掲載文 -
- - - - -

2013年2月28日木曜日

伝記の授業をどうするか

最近、伝記をよく読む。
尊敬する先生方や、面白いと思った本の著者が、しきりに「伝記を読め」と言う。
だから、素直に従うことにした。(実行までに一年以上要したが。)

「遠き落日」や「坂の上の雲」のような歴史小説や長編ものではない。
子ども向けの、タイトルと人物そのまんまの、30分もあれば読了できるものである。
しかしながら、この「子ども向け」は馬鹿に出来ない。
子どもが分かるようにするには、余計なことは書けない。
要点が凝縮されているのである。
絵本などもそうだが、「子ども向け」の方が作る側は大変であることは多い。
「小学生ぐらいなら教えられる」が大きな誤解であることと同じである。

「エジソン」「吉田松陰」の伝記は特に良かった。
6年生だと理科の電気の学習、歴史の学習にも登場する人物なので、なおオススメである。
知っていると、熱く教えられる。
(熱く教えられる方は、うっとうしい面もあるかもしれない。)

国語の授業も、今ちょうど伝記を扱っている。
千葉県の誇る偉人「伊能忠敬」である。
しかしながらこれを教材として授業するのが、なかなか難しい。
授業で扱うには、分量が多いのである。

そこで、今回は「読み比べ」という学習をしてみた。
教科書の補助教材に「オードリー・ヘプバーン」の伝記がついている。
この二人の人物の生き方として、共通するものを探す、という学習である。
例えば二人とも、高齢になってから新しい挑戦をしている。
ものすごい勉強家である。
朝から晩まで没頭するタイプである。
情熱と使命感を持っている。
こういった共通点がわかる文同士を比較、対応させる。

自分で考えた方法なので、これが良いかどうかは不明である。
ただ、分量が多い教材なので、精読するよりも内容を大きく掴む方が大切だと考えた。
「必要な情報を文章中から探す」というのは、国語科において必要な能力である。

また、分量が多いので、今回は音読をしないで行った。
ここから、さらに他の伝記を読む活動に広げていく予定である。

伝記教材をどう授業するか。
アイデアのある方に、ぜひ教えていただきたい。

2013年2月24日日曜日

学習用語を教える

野口芳宏先生の勉強会での学びのシェアを。

野口先生の提唱している「学習用語」という言葉がある。
各教科で用いる専門用語のようなものである。
学習用語を用いると、説明もすっきりする。

例えば、理科で電熱線の発熱実験をした時。
学習用語をおさえないと、次のようなまとめになる。

- - - - -

提供データ -
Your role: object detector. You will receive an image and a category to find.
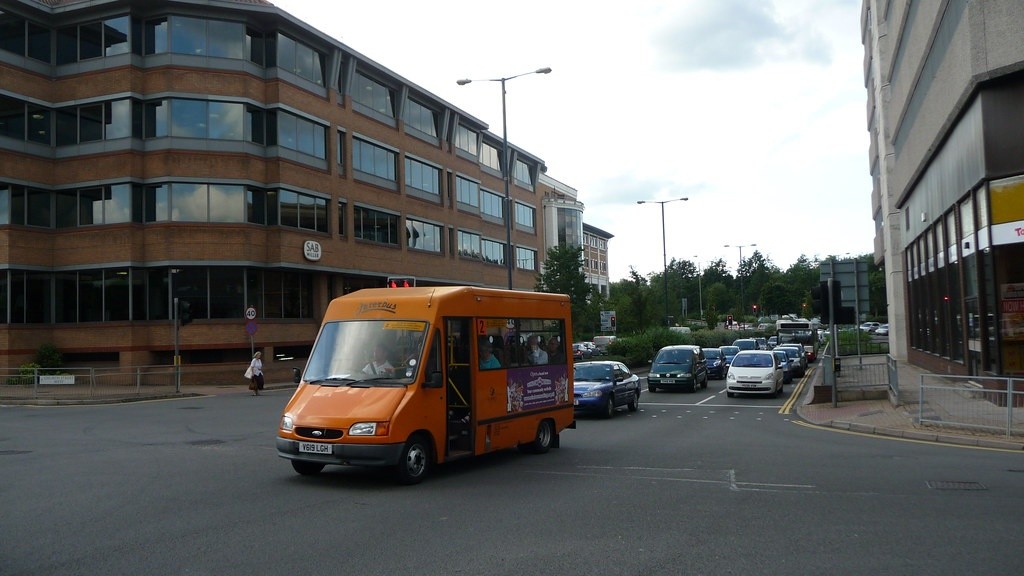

- - - - -

課題の目的 - 上の伝記の授業についての文章で、伝記の対象として名前が出てくる人物をすべて挙げてください。

課題の解答 - エジソン、吉田松陰、伊能忠敬、オードリー・ヘプバーン